• [Input data]:
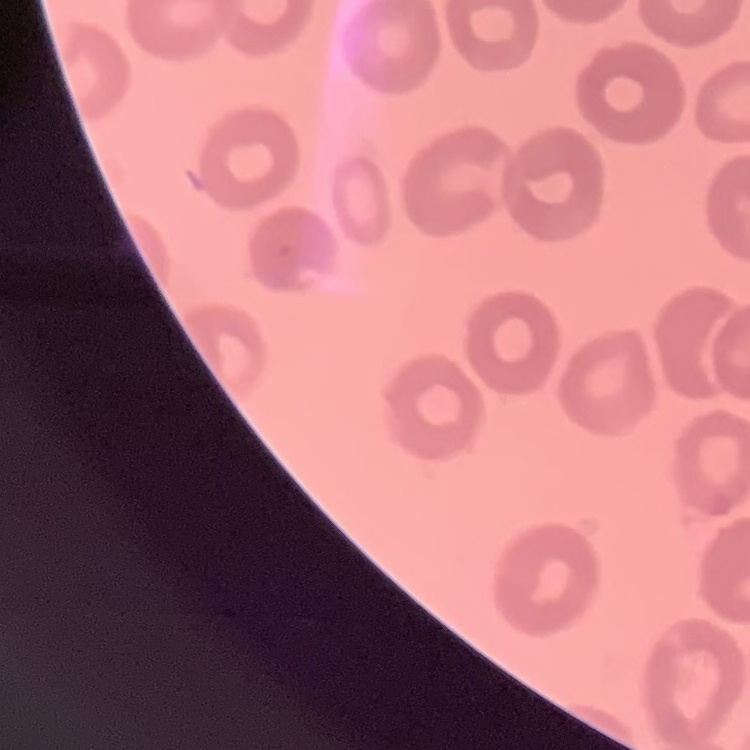
erythrocyte_morphology: no rouleaux formation
preparation: thin peripheral smear
stain: Field's or Giemsa
image_type: square crop of a larger photomicrograph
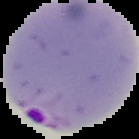 Malaria status: parasitized. The area outside the segmented cell region is set to black. From a thin blood film. Image is 139×139 pixels.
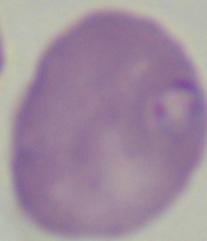

{
  "identification": "Babesia",
  "magnification": "1000x",
  "modality": "photomicrograph"
}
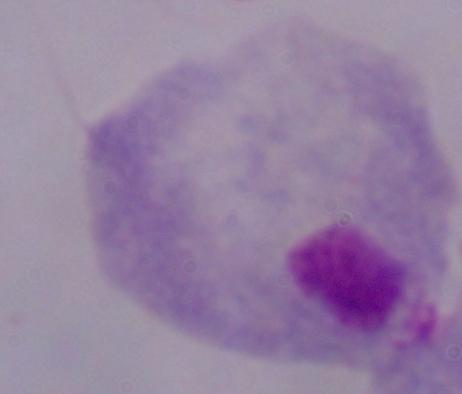

A trichomonad is seen. Photomicrograph. Captured at 1000x magnification.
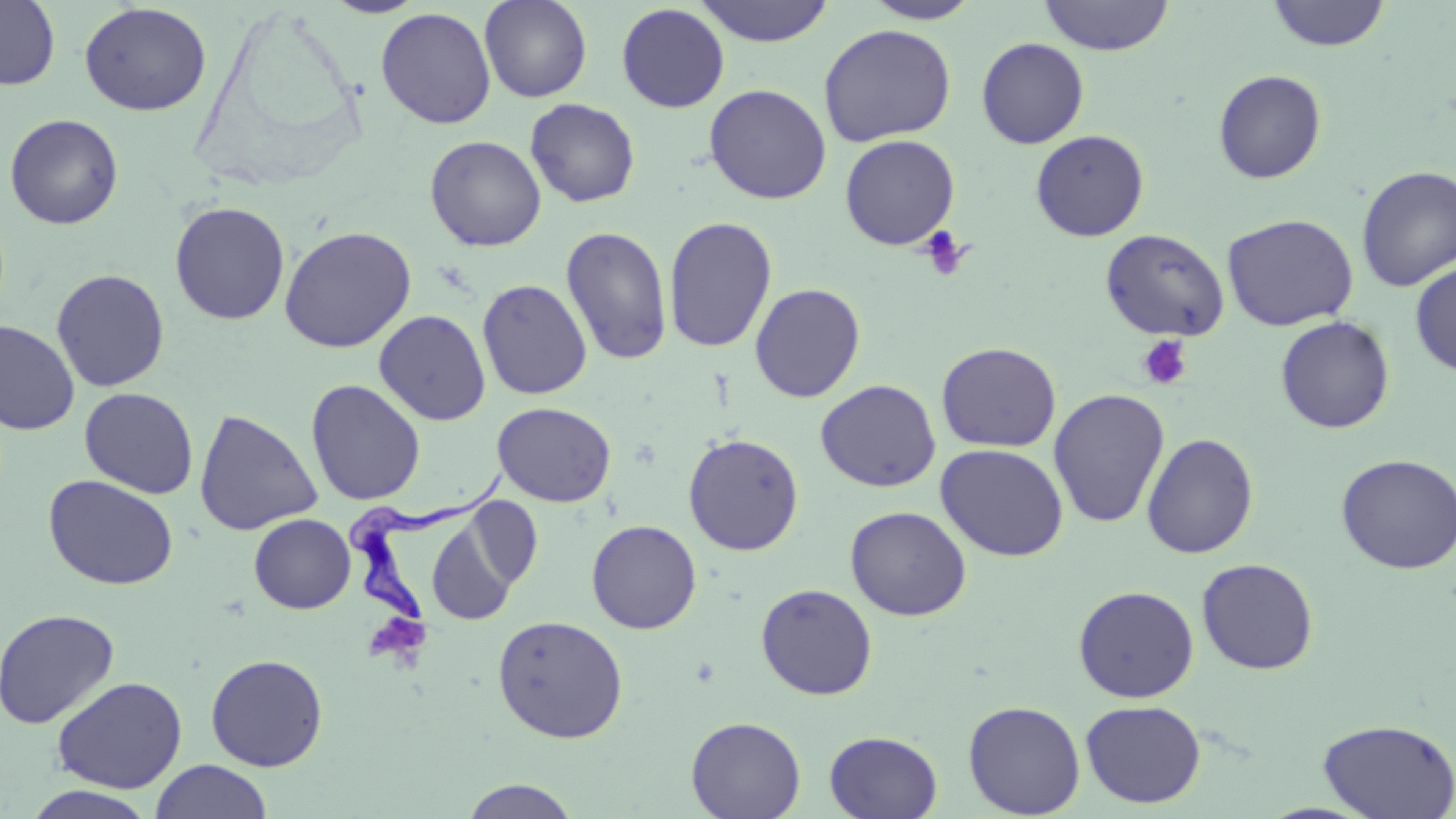 Approximate bounding boxes as named x1/y1/x2/y2 corners in pixels. Platelet locations: (x1=918, y1=226, x2=971, y2=281), (x1=1136, y1=335, x2=1193, y2=390). Uninfected red blood cell locations: (x1=0, y1=0, x2=60, y2=90), (x1=320, y1=0, x2=430, y2=18), (x1=479, y1=0, x2=592, y2=102), (x1=694, y1=0, x2=836, y2=47), (x1=1038, y1=0, x2=1175, y2=55), (x1=862, y1=1, x2=981, y2=24), (x1=1265, y1=1, x2=1391, y2=52), (x1=79, y1=2, x2=212, y2=116), (x1=616, y1=3, x2=730, y2=113), (x1=375, y1=7, x2=496, y2=129), (x1=818, y1=24, x2=957, y2=147), (x1=976, y1=37, x2=1089, y2=148), (x1=1212, y1=69, x2=1327, y2=184), (x1=703, y1=83, x2=832, y2=204), (x1=525, y1=97, x2=641, y2=207), (x1=4, y1=113, x2=124, y2=230), (x1=1030, y1=129, x2=1150, y2=241), (x1=839, y1=134, x2=960, y2=250), (x1=425, y1=135, x2=547, y2=251), (x1=1355, y1=165, x2=1456, y2=292), (x1=170, y1=201, x2=290, y2=325), (x1=1222, y1=213, x2=1359, y2=331), (x1=663, y1=216, x2=778, y2=353), (x1=279, y1=225, x2=417, y2=353), (x1=560, y1=225, x2=673, y2=366), (x1=1100, y1=228, x2=1230, y2=341), (x1=1409, y1=261, x2=1456, y2=377), (x1=51, y1=269, x2=170, y2=392), (x1=476, y1=278, x2=592, y2=400), (x1=749, y1=282, x2=866, y2=402), (x1=373, y1=309, x2=491, y2=426), (x1=1274, y1=315, x2=1395, y2=434), (x1=0, y1=321, x2=80, y2=435), (x1=936, y1=341, x2=1061, y2=452), (x1=305, y1=379, x2=426, y2=506), (x1=815, y1=379, x2=941, y2=492), (x1=79, y1=387, x2=199, y2=499), (x1=1048, y1=389, x2=1170, y2=529), (x1=492, y1=402, x2=617, y2=507), (x1=193, y1=408, x2=323, y2=536), (x1=683, y1=433, x2=804, y2=556), (x1=1141, y1=433, x2=1259, y2=559), (x1=936, y1=443, x2=1069, y2=562), (x1=1336, y1=453, x2=1456, y2=575), (x1=42, y1=473, x2=180, y2=591), (x1=463, y1=496, x2=544, y2=593), (x1=845, y1=505, x2=971, y2=621), (x1=249, y1=513, x2=356, y2=613), (x1=426, y1=519, x2=520, y2=625), (x1=586, y1=519, x2=702, y2=634), (x1=1196, y1=557, x2=1319, y2=675), (x1=755, y1=583, x2=878, y2=700), (x1=1073, y1=585, x2=1199, y2=703), (x1=0, y1=608, x2=120, y2=729), (x1=491, y1=615, x2=628, y2=743), (x1=205, y1=653, x2=329, y2=772), (x1=51, y1=675, x2=187, y2=794), (x1=1080, y1=699, x2=1206, y2=808), (x1=963, y1=700, x2=1085, y2=818), (x1=686, y1=716, x2=806, y2=819), (x1=1318, y1=716, x2=1456, y2=819), (x1=824, y1=730, x2=943, y2=818), (x1=151, y1=760, x2=271, y2=819), (x1=457, y1=778, x2=582, y2=818), (x1=20, y1=785, x2=159, y2=819). Trypanosoma brucei locations: (x1=340, y1=471, x2=507, y2=629). Slide-level diagnosis: Trypanosoma brucei. Captured at 1000x magnification. Single field of view. Optical microscopy. Thin blood film. Image is 1456×819 pixels. May-Grünwald-Giemsa-stained preparation.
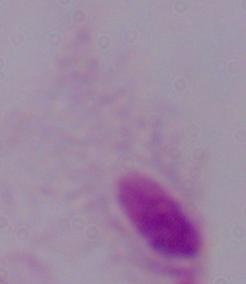 A trichomonad is seen. Captured at 1000x magnification. Photomicrograph.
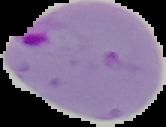 Segmented cell region on a black background. Image is 166×127 pixels. From a thin blood film. Result: Plasmodium parasites identified.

• [Work required]: Set down the material once more, exactly, with the pictures omitted.

• [Solution]:
erythrocyte_morphology: no rouleaux formation
preparation: thin peripheral smear
stain: Field's or Giemsa
image_type: square crop of a larger photomicrograph
 Malaria status: parasitized. The area outside the segmented cell region is set to black. From a thin blood film. Image is 139×139 pixels.

{
  "identification": "Babesia",
  "magnification": "1000x",
  "modality": "photomicrograph"
}

A trichomonad is seen. Photomicrograph. Captured at 1000x magnification.
 Approximate bounding boxes as named x1/y1/x2/y2 corners in pixels. Platelet locations: (x1=918, y1=226, x2=971, y2=281), (x1=1136, y1=335, x2=1193, y2=390). Uninfected red blood cell locations: (x1=0, y1=0, x2=60, y2=90), (x1=320, y1=0, x2=430, y2=18), (x1=479, y1=0, x2=592, y2=102), (x1=694, y1=0, x2=836, y2=47), (x1=1038, y1=0, x2=1175, y2=55), (x1=862, y1=1, x2=981, y2=24), (x1=1265, y1=1, x2=1391, y2=52), (x1=79, y1=2, x2=212, y2=116), (x1=616, y1=3, x2=730, y2=113), (x1=375, y1=7, x2=496, y2=129), (x1=818, y1=24, x2=957, y2=147), (x1=976, y1=37, x2=1089, y2=148), (x1=1212, y1=69, x2=1327, y2=184), (x1=703, y1=83, x2=832, y2=204), (x1=525, y1=97, x2=641, y2=207), (x1=4, y1=113, x2=124, y2=230), (x1=1030, y1=129, x2=1150, y2=241), (x1=839, y1=134, x2=960, y2=250), (x1=425, y1=135, x2=547, y2=251), (x1=1355, y1=165, x2=1456, y2=292), (x1=170, y1=201, x2=290, y2=325), (x1=1222, y1=213, x2=1359, y2=331), (x1=663, y1=216, x2=778, y2=353), (x1=279, y1=225, x2=417, y2=353), (x1=560, y1=225, x2=673, y2=366), (x1=1100, y1=228, x2=1230, y2=341), (x1=1409, y1=261, x2=1456, y2=377), (x1=51, y1=269, x2=170, y2=392), (x1=476, y1=278, x2=592, y2=400), (x1=749, y1=282, x2=866, y2=402), (x1=373, y1=309, x2=491, y2=426), (x1=1274, y1=315, x2=1395, y2=434), (x1=0, y1=321, x2=80, y2=435), (x1=936, y1=341, x2=1061, y2=452), (x1=305, y1=379, x2=426, y2=506), (x1=815, y1=379, x2=941, y2=492), (x1=79, y1=387, x2=199, y2=499), (x1=1048, y1=389, x2=1170, y2=529), (x1=492, y1=402, x2=617, y2=507), (x1=193, y1=408, x2=323, y2=536), (x1=683, y1=433, x2=804, y2=556), (x1=1141, y1=433, x2=1259, y2=559), (x1=936, y1=443, x2=1069, y2=562), (x1=1336, y1=453, x2=1456, y2=575), (x1=42, y1=473, x2=180, y2=591), (x1=463, y1=496, x2=544, y2=593), (x1=845, y1=505, x2=971, y2=621), (x1=249, y1=513, x2=356, y2=613), (x1=426, y1=519, x2=520, y2=625), (x1=586, y1=519, x2=702, y2=634), (x1=1196, y1=557, x2=1319, y2=675), (x1=755, y1=583, x2=878, y2=700), (x1=1073, y1=585, x2=1199, y2=703), (x1=0, y1=608, x2=120, y2=729), (x1=491, y1=615, x2=628, y2=743), (x1=205, y1=653, x2=329, y2=772), (x1=51, y1=675, x2=187, y2=794), (x1=1080, y1=699, x2=1206, y2=808), (x1=963, y1=700, x2=1085, y2=818), (x1=686, y1=716, x2=806, y2=819), (x1=1318, y1=716, x2=1456, y2=819), (x1=824, y1=730, x2=943, y2=818), (x1=151, y1=760, x2=271, y2=819), (x1=457, y1=778, x2=582, y2=818), (x1=20, y1=785, x2=159, y2=819). Trypanosoma brucei locations: (x1=340, y1=471, x2=507, y2=629). Slide-level diagnosis: Trypanosoma brucei. Captured at 1000x magnification. Single field of view. Optical microscopy. Thin blood film. Image is 1456×819 pixels. May-Grünwald-Giemsa-stained preparation.
 A trichomonad is seen. Captured at 1000x magnification. Photomicrograph.
 Segmented cell region on a black background. Image is 166×127 pixels. From a thin blood film. Result: Plasmodium parasites identified.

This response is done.